The scorecard gives leadership teams a practical way to evaluate what should be funded, what should be delayed, and what needs more analysis before it belongs in the budget.
For a deeper review, Narrative’s Financials First process connects technology spending to business performance and identifies what to fund, what to fix, and what to stop.
Final Thought

An IT budget is a leadership document. It tells you what you are protecting, what you are fixing, and what you are trying to grow.
Start with Financials First. Follow the money. Fund the boring foundational functions. Put improvement money into measurable productivity. Keep growth bets tied to the business model. Use vanilla software where the process is common. Keep your best people on the things that actually make you different. At the end of the day, the most important thing is having a business model that works. Technology just empowers it.
Do that, and IT becomes what it should have been all along: an enabler of the business and a driver of enterprise value.

Need Help Aligning IT Spend with Business Performance?
IT budget planning should not be a spreadsheet exercise.
For mid-sized companies, the IT budget should show what the business is protecting, what it is improving, and where it is investing for growth.
Narrative’s Financials First assessment helps leadership teams connect technology spend to the value chain, risk profile, productivity opportunities, and growth priorities of the business.
Use the IT Investment Prioritization Scorecard to evaluate your next round of technology investments, or explore Financials First if your leadership team needs a clearer view of what to fund, what to fix, and what to stop.

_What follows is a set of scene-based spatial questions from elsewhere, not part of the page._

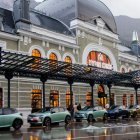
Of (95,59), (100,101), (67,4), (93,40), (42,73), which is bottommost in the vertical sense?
(100,101)

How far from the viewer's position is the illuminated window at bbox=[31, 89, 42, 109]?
3494 centimetres

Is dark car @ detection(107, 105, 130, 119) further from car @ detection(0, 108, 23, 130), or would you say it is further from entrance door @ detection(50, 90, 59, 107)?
car @ detection(0, 108, 23, 130)

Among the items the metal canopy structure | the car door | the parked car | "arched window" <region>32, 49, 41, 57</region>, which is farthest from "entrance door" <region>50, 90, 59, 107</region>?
the car door

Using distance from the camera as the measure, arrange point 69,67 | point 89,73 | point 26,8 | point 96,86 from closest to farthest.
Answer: point 69,67
point 89,73
point 26,8
point 96,86

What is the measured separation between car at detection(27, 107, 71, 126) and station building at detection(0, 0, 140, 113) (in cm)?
729

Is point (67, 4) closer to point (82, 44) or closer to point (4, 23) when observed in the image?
point (82, 44)

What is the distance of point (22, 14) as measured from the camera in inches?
1390

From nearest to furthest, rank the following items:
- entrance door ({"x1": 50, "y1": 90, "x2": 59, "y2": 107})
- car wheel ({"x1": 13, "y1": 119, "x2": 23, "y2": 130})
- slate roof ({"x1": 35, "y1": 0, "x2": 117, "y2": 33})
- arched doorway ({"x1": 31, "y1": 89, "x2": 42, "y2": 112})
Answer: car wheel ({"x1": 13, "y1": 119, "x2": 23, "y2": 130}) → arched doorway ({"x1": 31, "y1": 89, "x2": 42, "y2": 112}) → entrance door ({"x1": 50, "y1": 90, "x2": 59, "y2": 107}) → slate roof ({"x1": 35, "y1": 0, "x2": 117, "y2": 33})

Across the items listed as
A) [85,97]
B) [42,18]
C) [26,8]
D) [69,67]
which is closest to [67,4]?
[42,18]

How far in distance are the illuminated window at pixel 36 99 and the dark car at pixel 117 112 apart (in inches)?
315

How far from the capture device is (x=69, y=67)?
2936 centimetres

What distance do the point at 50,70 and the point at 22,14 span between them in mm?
9378

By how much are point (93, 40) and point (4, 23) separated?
14.7 metres

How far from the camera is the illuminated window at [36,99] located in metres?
34.9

Frequently Asked Questions
How do we manage strategic IT planning without the budget for a full-time CIO?
Fractional leadership is the answer. Mid-market companies often do not need a full-time CIO, but they absolutely require executive-level technology strategy. Bring in a virtual CIO to align your technology roadmap with the business model, build the three-bucket budget, and hold vendors accountable while keeping fixed payroll costs lean.
How should we evaluate the hidden costs of third-party technology vendors?
Vendor risk is business risk. Do not just look at subscription fees. You must rigorously evaluate their data security posture. According to the Verizon 2026 DBIR, third-party involvement now accounts for 48% of data breaches. Budget for strict vendor risk assessments and foundational access controls before signing any new service contracts.
When does it make financial sense to replace a legacy system instead of maintaining it?
Replace it when downtime outpaces the cost of capital. Legacy systems look cheap on paper but carry massive hidden risks. The Uptime Institute reports 57% of major outages cost over $100,000. When manual workarounds and unplanned maintenance consume your team’s time, holding onto legacy tech destroys your enterprise value.
Can we use artificial intelligence to directly reduce our cybersecurity budget?
Yes, but it reduces the cost of failure, not the cost of software. The IBM 2025 Cost of a Data Breach Report shows organizations using AI in security saved $1.9 million during a breach. Budgeting for automated security tools accelerates incident recovery, turning security from pure overhead into measurable risk reduction.
How do we prevent digital transformation budgets from spiraling out of control?
Stop funding massive, unproven tech rollouts. Tie every dollar to a specific operational bottleneck. According to McKinsey, organizations capture just 31% of expected revenue benefits from digital transformations. Force leaders to prove measurable productivity gains in a small pilot before you release the capital to scale it globally.